■ Texto proporcionado ■

Pasado el Año Nuevo es preciso prepararse para la Alasita. Muchos entienden que la globalización en el plano cultural conduce inexorablemente a una homogeneidad que iguala a todos en el mundo. Se postula que buena parte del globo usa Nike, oye música en Sony, se desplaza en Toyota, se afeita con Gillete, ve CNN o tiene la mala costumbre de comer hamburguesas McDonald’s. Quienes plantean esto, tienen una cuota de verdad, pero es necesario ver que junto a esas tendencias hacia la homogenización, existe un impulso hacia la diferenciación.
No en vano la globalización está acompañada de la localización, de la reafirmación de lo local y, lo que es más importante, de la revalorización de las distintas identidades culturales. Hoy más que ayer se reafirman los catalanes como catalanes, los vascos como vascos, etcéteras más etcéteras. En el mundo globalizado se puede ser universal y, simultáneamente, reafirmar y revalorizar las identidades propias. No en balde buena parte de los nuevos desafíos de la generación de una ciudadanía plena es el respeto por la cultura y las identidades de todos.
Es decir que esas épocas de creer en que se podían estandarizar a las culturas y a las personas ya han pasado, no obstante, no dejan de haber impulsos hacia otras homogenizaciones, por ejemplo en Bolivia: lo “indígena originario campesino”, con lo cual nos han tratado fallidamente de uniformar desde el poder.
En La Paz, ni los Nike ni Toyota ni otros sellos de la globalización que pululan en la Uyustus han podido apagar una costumbre tradicional como la Alasita, más bien el culto al Ekeko se ha “globalizado” en nuestra ciudad. A nadie extraña que se dé la bendición a los billetitos y a las demás miniaturas no sólo en la plaza Murillo, sino también en San Pedro, en Chasquipampa, en El Alto, Villa Fátima, Villa Armonía, Obrajes y hasta en San Miguel, en pleno sur de una ciudad que parecía estar más cerca de Nike que del Ekeko.
A pesar de la globalización, es posible que algunos elementos de la cultura tradicional se mantengan y expandan, en especial el de la Alasita, que tiene una marca de combinación de culturas, de sincretismo religioso que refleja bien a una sociedad tan diversa y pluri-multi como la nuestra, a una sociedad que no busca “vivir bien”, sino que anhela vivir mejor.
La tradición se conserva y expande modificándose; conserva algo del pasado y suma cosas nuevas, ahora chinas. Es de ese pasado que me llegan algunos recuerdos: ir a las “alasas” no sólo me conducía a perder mi tiempo y mis pocos billetitos reales, –sacados de mi alcancía con figura de unos Quevedos de la época-, jugando a la lota o peleando duro en varios partidos de canchitas, sino que también me empujaba la curiosidad para ver a uno de los mejores puestos que ponía en San Pedro una chola apodada la Llanta baja, chola llena de aretes rebosantes de perlas, de mantilla de vicuña con grandes topos de oro.

■ Listado extraído ■
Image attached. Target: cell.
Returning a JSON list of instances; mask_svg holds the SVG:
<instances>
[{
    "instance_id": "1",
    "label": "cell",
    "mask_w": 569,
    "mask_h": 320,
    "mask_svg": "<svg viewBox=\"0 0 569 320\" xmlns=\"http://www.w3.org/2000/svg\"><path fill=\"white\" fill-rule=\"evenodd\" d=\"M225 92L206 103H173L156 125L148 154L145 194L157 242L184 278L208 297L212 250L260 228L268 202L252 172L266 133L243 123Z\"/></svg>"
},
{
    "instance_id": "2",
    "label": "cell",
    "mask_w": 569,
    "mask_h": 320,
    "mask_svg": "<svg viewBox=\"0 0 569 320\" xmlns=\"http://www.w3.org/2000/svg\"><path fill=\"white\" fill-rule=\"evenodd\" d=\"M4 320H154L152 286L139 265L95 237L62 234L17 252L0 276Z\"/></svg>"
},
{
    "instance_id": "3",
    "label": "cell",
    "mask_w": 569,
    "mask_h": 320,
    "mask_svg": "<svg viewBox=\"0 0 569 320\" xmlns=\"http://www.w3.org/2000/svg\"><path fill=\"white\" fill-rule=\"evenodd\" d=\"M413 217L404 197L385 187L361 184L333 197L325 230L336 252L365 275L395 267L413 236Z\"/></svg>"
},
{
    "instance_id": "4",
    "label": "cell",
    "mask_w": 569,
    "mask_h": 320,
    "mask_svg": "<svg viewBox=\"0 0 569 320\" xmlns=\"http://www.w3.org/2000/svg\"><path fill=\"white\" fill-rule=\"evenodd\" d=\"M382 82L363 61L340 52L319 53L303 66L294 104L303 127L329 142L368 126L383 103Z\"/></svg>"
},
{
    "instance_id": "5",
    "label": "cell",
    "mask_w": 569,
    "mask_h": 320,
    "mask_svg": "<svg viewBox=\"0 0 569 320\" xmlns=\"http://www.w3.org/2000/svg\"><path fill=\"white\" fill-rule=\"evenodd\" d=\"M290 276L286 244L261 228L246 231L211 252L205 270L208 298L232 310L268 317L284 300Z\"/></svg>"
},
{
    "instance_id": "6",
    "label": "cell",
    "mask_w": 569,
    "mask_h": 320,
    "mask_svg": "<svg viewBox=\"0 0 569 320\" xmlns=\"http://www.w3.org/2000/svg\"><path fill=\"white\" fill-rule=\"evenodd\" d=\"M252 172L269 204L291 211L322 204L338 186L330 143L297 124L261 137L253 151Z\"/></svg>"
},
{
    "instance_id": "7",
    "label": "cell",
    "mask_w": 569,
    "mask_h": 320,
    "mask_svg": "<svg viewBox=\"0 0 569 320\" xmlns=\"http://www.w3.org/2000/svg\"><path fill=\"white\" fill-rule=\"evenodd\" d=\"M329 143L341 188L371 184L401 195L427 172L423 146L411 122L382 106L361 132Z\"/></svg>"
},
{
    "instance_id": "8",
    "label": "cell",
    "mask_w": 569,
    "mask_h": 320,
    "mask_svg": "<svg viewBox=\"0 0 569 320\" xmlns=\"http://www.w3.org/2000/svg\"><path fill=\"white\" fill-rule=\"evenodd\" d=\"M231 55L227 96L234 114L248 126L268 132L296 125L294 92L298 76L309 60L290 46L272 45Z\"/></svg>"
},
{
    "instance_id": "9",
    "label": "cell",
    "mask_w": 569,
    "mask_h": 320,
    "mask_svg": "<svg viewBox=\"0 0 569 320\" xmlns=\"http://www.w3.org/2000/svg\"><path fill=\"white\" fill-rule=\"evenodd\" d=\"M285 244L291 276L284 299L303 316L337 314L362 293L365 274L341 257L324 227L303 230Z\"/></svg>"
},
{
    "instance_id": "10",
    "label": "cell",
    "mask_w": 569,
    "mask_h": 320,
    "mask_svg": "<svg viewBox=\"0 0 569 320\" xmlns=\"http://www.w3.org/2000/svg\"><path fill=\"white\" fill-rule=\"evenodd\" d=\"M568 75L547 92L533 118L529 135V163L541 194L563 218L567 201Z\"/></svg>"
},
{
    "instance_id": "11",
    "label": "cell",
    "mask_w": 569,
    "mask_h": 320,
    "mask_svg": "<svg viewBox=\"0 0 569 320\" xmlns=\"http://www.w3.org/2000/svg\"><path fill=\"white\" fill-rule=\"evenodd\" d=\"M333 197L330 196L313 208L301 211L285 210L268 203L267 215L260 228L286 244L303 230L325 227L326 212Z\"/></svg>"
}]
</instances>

■ Ejercicios por resolver ■
a: En el texto sobre la Alasita, ¿qué apodo tenía la chola que ponía uno de los mejores puestos en San Pedro?
b: Prolonga el texto sobre la Alasita desde su última oración.

■ Respuestas en orden ■
a: La apodaban la Llanta baja.

b:
Épocas en que la Tía Núñez paseaba el centro de la ciudad haciendo gala del exceso de maquillaje.
En el puesto de esa chola desfilaban las mejores masitas; comprar un cartucho de ellas era el inicio del placer de saborear masitas de alta calidad, hasta mejores que las que se hacían en la Ópera.
Pero también estaban las mejores frutas, uvas dulces de Luribay con las que se hacía el pisco Ormachea; los sabrosos higos de Río Abajo que derramaban una miel dulzona; los duraznos de Luribay que dieron lugar a una canción: “Luribay durazno, viditay, perchicur untata …”. En fin, ir a la Alasita y no mirar a la Llanta baja era un pecado.
Era obligación para los niños ir a los puestos de pinquillos, no por sed musical, sino porque ahí se vendían los sopletes, esas fieras armas que servían para atacar a cuanto t’usu veíamos. Habían dos modalidades: los que debían ser usados con arvejas –arma letal para las pantorrillas- y los otros para ser utilizados con papel masticado. Cualquier paceña que haya pasado los 30 años tendrá memoria dolorosa de esas épocas de las “alasas”. Pero, ellas mismas recordarán, con memoria gastronómica, que en las “alasas” se podía comer uno de los mejores platos paceños, con choclos frescos de Valencia y Mecapaca; pequeños choclos cuyos huiros eran una delicia chuparlos, deporte que con la globalización parece haberse perdido.
Así que amigos, si están pensando cómo integrarse a esta difícil época de la globalización, será bueno que vayan a las “alasas”. Si no compran sus billetitos y no los bendicen por las dos religiones es posible que el desempleo, que la flexibilización laboral los pille, o sean maltratados como los médicos y tengan épocas k’enchas.